##### Extracted data
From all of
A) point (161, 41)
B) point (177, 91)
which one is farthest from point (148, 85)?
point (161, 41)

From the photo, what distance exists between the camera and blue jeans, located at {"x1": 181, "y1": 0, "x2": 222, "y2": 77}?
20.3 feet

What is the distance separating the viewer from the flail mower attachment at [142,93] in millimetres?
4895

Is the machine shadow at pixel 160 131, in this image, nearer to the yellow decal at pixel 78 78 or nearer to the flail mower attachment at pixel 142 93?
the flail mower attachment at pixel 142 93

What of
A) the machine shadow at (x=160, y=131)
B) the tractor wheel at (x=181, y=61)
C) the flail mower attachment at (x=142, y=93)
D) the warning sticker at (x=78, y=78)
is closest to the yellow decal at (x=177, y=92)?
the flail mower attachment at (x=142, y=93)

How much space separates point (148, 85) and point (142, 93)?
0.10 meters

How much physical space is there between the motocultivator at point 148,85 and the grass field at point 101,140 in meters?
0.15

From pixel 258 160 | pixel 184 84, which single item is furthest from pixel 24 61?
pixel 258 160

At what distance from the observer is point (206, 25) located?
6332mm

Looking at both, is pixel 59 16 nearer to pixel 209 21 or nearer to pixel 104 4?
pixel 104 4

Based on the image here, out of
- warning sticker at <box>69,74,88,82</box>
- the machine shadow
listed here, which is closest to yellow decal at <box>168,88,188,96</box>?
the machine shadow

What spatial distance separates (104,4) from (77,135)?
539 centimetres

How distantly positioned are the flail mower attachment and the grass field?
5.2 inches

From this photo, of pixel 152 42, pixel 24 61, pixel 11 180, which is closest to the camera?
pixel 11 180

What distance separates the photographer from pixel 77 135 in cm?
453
##########
##### Extracted data
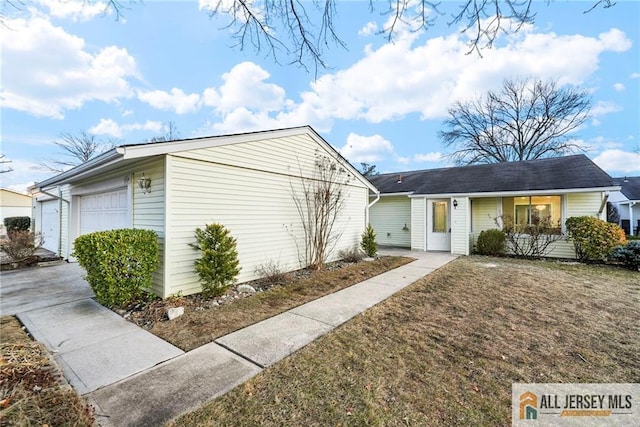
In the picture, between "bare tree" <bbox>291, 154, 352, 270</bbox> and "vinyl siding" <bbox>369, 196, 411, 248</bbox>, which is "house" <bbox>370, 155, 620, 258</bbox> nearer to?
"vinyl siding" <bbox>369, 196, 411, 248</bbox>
##########
* **To be done**
Format everything from the line containing "Is the machine" down to the line containing "539 centimetres" as a JSON list of strings, one string per line, with blank lines left out.

* **Finished answer**
[
  "Is the machine shadow at pixel 160 131, in this image, nearer to the yellow decal at pixel 78 78 or nearer to the flail mower attachment at pixel 142 93?",
  "the flail mower attachment at pixel 142 93",
  "What of",
  "A) the machine shadow at (x=160, y=131)",
  "B) the tractor wheel at (x=181, y=61)",
  "C) the flail mower attachment at (x=142, y=93)",
  "D) the warning sticker at (x=78, y=78)",
  "is closest to the yellow decal at (x=177, y=92)?",
  "the flail mower attachment at (x=142, y=93)",
  "How much space separates point (148, 85) and point (142, 93)?",
  "0.10 meters",
  "How much physical space is there between the motocultivator at point 148,85 and the grass field at point 101,140 in meters?",
  "0.15",
  "From pixel 258 160 | pixel 184 84, which single item is furthest from pixel 24 61?",
  "pixel 258 160",
  "At what distance from the observer is point (206, 25) located?",
  "6332mm",
  "Looking at both, is pixel 59 16 nearer to pixel 209 21 or nearer to pixel 104 4?",
  "pixel 104 4",
  "Based on the image here, out of",
  "- warning sticker at <box>69,74,88,82</box>",
  "- the machine shadow",
  "listed here, which is closest to yellow decal at <box>168,88,188,96</box>?",
  "the machine shadow",
  "What spatial distance separates (104,4) from (77,135)?",
  "539 centimetres"
]